**DATA ROWS**:
◆ ◆ ◆ ◆
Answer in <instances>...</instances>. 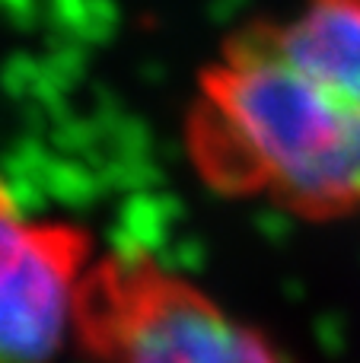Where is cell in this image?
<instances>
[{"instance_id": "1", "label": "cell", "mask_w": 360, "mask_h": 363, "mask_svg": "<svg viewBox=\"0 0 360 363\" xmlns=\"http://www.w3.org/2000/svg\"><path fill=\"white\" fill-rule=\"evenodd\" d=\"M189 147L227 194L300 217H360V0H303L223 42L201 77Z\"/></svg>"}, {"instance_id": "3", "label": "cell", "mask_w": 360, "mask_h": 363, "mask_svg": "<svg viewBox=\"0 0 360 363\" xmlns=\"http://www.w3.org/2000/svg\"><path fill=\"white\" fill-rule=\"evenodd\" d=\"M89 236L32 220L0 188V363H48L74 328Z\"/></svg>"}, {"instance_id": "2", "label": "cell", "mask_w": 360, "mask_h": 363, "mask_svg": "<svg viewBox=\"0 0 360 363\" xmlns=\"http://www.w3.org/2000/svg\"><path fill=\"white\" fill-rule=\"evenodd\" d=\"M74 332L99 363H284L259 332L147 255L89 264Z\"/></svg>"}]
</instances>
◆ ◆ ◆ ◆
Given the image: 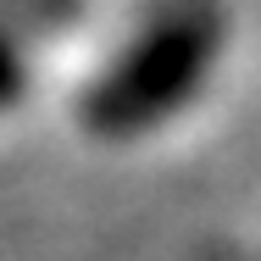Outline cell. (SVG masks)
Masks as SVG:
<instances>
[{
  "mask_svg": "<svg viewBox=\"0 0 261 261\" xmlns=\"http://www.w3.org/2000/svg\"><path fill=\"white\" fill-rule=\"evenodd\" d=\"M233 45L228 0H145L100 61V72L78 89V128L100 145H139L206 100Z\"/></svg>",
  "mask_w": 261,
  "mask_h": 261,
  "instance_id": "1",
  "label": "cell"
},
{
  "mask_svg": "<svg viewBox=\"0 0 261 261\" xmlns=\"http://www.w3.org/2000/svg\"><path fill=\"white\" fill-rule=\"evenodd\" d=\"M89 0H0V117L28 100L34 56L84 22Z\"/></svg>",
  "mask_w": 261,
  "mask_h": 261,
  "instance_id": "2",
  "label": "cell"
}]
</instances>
◆ ◆ ◆ ◆
**PROBLEM TO SOLVE**: Locate every line in the items above that contains the string "evenodd" and copy each such line. The match is case-sensitive.

**SOLUTION FOR THIS TASK**:
[{"instance_id": "1", "label": "cell", "mask_w": 360, "mask_h": 363, "mask_svg": "<svg viewBox=\"0 0 360 363\" xmlns=\"http://www.w3.org/2000/svg\"><path fill=\"white\" fill-rule=\"evenodd\" d=\"M189 147L227 194L300 217H360V0H303L223 42L201 77Z\"/></svg>"}, {"instance_id": "3", "label": "cell", "mask_w": 360, "mask_h": 363, "mask_svg": "<svg viewBox=\"0 0 360 363\" xmlns=\"http://www.w3.org/2000/svg\"><path fill=\"white\" fill-rule=\"evenodd\" d=\"M89 236L32 220L0 188V363H48L74 328Z\"/></svg>"}, {"instance_id": "2", "label": "cell", "mask_w": 360, "mask_h": 363, "mask_svg": "<svg viewBox=\"0 0 360 363\" xmlns=\"http://www.w3.org/2000/svg\"><path fill=\"white\" fill-rule=\"evenodd\" d=\"M74 332L99 363H284L259 332L147 255L89 264Z\"/></svg>"}]
  "mask_svg": "<svg viewBox=\"0 0 261 261\" xmlns=\"http://www.w3.org/2000/svg\"><path fill=\"white\" fill-rule=\"evenodd\" d=\"M233 45L228 0H145L100 61V72L78 89V128L100 145H139L206 100Z\"/></svg>",
  "mask_svg": "<svg viewBox=\"0 0 261 261\" xmlns=\"http://www.w3.org/2000/svg\"><path fill=\"white\" fill-rule=\"evenodd\" d=\"M89 0H0V117L28 100L34 56L84 22Z\"/></svg>",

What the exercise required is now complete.